В зале, конечно, сразу заметили, что Павел оказал мне внимание. Ко мне подсела Наталья Никаноровна, немного помолчала, потом склонилась ко мне и тихо проговорила на ухо:
— Житов лучше Лезова-то… Несравнимо! Павлуха выправился в такого парня, что просто диво одно — откуда в нем что взялось! Ты не заносись перед ним: у него, говорят, чувство к тебе есть.
Когда Павел провожал меня, я спросила, как он воспринял весть о том, что Ира Тоскалева уехала отсюда и вышла там где-то замуж.
— Никак, можно сказать, без каких-либо переживаний…
— Почему же без «каких-либо»? Перестала нравиться, что ли, когда ты служил?
— А я там все чаще и чаще стал чувствовать, говорю тебе обдуманно и прямо, что мое сердце не с ней, а с тобой.
У меня перехватило дыхание, я с трудом и еле слышно произнесла:
— Павел, так-то не шутят! Если тебе хочется шутить, то мне, признаться, не до шуток!
— И мне тоже… Я полюбил тебя еще в школе и, откровенно говоря, очень страдал, когда ты отшатнулась к Генке.
— Я- я… Да я никогда бы не отшатнулась, если бы ты не перестал ухаживать за мной!
— Я перестал потому, что ты стала ходить с Генкой…
— Я стала ходить, когда ты перестал…
И тут начались взаимные обвинения и бесконечные доказательства своей правоты. Мы припомнили каждый день, чуть ли не каждый шаг и выяснили, что ошибались, зря подозревали, а на самом-то деле любили друг друга.
И тогда мне стало так радостно и так горько, что я не могла удержать слез и разревелась. Радостно было от этого объяснения и горько от перенесенных страданий и ошибок юности.
Мы стояли где-то за деревней, свистел ветер, змеилась поземка, крепчал февральский мороз, а я колотила кулаками в плечи, грудь Павла и спрашивала, обливаясь слезами:
— Ну почему, почему ты плохо ухаживал за мной. Ну почему, почему, почему?.. Я бы не приняла столько напрасных страданий и позора, если бы ты хорошо ухаживал…

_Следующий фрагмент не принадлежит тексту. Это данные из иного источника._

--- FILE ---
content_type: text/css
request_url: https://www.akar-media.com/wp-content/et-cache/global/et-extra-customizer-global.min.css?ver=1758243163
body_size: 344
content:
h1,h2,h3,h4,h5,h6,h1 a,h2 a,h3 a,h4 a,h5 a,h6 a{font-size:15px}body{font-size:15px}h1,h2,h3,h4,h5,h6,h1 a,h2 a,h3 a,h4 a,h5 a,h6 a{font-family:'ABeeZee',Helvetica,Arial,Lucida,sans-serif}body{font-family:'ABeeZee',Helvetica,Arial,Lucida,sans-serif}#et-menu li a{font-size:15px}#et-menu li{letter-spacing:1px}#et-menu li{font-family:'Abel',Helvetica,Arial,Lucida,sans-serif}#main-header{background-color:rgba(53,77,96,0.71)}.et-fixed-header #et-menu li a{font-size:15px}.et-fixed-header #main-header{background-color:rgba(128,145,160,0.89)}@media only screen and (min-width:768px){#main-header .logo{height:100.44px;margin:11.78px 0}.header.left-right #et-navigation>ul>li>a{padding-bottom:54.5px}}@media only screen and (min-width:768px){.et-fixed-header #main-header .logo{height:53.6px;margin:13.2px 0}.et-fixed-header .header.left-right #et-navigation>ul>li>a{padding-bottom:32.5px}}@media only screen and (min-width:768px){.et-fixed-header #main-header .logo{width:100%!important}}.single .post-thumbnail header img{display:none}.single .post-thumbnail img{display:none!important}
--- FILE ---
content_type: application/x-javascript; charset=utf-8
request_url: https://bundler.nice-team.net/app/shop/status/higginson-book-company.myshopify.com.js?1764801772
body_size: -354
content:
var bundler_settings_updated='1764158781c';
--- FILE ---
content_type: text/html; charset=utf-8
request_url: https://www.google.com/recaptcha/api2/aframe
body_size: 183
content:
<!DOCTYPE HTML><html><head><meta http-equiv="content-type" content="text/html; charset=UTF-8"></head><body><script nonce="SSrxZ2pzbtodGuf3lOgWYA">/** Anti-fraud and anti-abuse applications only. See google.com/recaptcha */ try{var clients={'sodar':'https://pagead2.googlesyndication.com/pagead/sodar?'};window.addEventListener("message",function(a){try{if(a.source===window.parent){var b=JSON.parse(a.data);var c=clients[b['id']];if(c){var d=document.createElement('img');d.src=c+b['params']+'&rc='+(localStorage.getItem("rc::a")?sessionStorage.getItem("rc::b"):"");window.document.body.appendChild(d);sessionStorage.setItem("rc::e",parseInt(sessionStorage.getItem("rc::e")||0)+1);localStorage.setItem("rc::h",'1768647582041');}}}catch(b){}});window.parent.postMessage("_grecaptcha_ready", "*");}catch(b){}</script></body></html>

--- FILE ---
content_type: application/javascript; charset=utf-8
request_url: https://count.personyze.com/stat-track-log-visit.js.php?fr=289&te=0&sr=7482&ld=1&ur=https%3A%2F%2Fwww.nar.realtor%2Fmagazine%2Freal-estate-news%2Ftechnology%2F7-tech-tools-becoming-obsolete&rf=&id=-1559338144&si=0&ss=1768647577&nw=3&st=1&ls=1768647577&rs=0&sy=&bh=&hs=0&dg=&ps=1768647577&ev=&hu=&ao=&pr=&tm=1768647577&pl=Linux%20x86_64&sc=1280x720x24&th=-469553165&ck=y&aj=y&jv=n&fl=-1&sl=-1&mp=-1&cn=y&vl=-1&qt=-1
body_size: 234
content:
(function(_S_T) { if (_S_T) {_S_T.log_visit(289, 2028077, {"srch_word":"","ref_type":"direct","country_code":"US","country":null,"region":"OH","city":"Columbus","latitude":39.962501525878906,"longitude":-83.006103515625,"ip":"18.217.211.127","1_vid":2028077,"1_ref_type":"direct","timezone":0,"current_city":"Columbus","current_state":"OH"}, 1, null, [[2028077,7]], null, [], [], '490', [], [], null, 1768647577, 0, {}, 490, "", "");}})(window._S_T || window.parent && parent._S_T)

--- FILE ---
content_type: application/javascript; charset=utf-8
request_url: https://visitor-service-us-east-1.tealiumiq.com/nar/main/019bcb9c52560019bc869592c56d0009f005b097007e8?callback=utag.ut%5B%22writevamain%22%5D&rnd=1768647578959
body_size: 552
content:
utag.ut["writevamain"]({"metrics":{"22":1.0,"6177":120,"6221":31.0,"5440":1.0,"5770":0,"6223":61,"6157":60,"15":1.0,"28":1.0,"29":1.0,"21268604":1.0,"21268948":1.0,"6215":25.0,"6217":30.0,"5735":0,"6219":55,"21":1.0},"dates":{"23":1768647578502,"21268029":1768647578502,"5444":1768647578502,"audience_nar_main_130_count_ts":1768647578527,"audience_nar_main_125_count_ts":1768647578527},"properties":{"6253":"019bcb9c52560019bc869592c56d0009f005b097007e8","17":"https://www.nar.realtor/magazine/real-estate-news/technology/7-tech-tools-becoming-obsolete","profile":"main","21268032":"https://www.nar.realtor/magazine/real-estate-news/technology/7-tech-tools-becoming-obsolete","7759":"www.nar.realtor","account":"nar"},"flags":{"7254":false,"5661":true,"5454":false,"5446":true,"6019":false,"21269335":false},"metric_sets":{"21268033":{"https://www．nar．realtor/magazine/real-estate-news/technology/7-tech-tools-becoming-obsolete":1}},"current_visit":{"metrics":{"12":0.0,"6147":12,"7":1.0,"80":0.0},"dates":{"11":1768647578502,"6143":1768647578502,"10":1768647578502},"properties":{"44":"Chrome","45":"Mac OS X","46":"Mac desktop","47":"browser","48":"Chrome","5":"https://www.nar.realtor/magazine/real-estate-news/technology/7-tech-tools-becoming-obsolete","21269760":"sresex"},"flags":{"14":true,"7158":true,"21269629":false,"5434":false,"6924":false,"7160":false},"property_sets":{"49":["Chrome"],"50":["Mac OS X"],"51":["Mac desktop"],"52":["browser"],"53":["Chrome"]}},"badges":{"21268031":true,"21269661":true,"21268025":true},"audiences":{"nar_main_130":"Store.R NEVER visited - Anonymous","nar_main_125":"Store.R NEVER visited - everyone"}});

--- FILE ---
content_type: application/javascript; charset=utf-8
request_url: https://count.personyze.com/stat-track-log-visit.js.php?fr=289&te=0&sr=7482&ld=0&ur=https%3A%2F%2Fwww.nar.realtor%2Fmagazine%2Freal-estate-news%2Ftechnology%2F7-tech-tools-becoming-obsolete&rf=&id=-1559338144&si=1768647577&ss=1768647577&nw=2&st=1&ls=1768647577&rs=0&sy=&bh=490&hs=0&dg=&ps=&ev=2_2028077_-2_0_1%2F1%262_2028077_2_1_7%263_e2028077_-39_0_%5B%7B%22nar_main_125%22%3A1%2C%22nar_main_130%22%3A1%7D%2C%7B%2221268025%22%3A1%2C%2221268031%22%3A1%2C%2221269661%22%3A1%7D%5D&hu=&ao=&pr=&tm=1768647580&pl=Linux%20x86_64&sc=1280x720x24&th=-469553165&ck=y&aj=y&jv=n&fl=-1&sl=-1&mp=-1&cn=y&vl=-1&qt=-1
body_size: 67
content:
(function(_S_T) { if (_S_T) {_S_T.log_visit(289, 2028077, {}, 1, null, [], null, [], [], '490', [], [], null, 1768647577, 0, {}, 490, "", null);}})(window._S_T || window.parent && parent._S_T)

— Я виноват, конечно, — заговорил Павел, когда я замолчала, — но так случается не только с нами. Причина такой ошибки в неумении разобраться в своих первых чувствах и неопытности в отношениях…
«По-твоему, только он виноват, а ты не виновата?» — услышала я голос своей совести. Конечно, и я в чем-то виновата, но ведь сложность тут в том, что в ухаживаниях девичья роль пассивная…
Я, разумеется, могла бы воспротивиться «обмену» и пойти на разрыв с подругой, но мы в свои семнадцать лет не расстались еще, оказывается, с детством и посчитали свои увлечения игрой, но выяснилось, что играть в любовь опасно.
В тот вечер мы еще долго гуляли на улице спящей деревни.
— Снять, что ли? — спросил Павел, кивнув на избу Лезовых, на углу которой все еще торчала елочка.
Он достал ее и, зарывая в сугробе, сказал:
— Хороший это обычай, но к нам он как-то не подошел. Он, видно, только для тех, кто не обманывается в своих чувствах.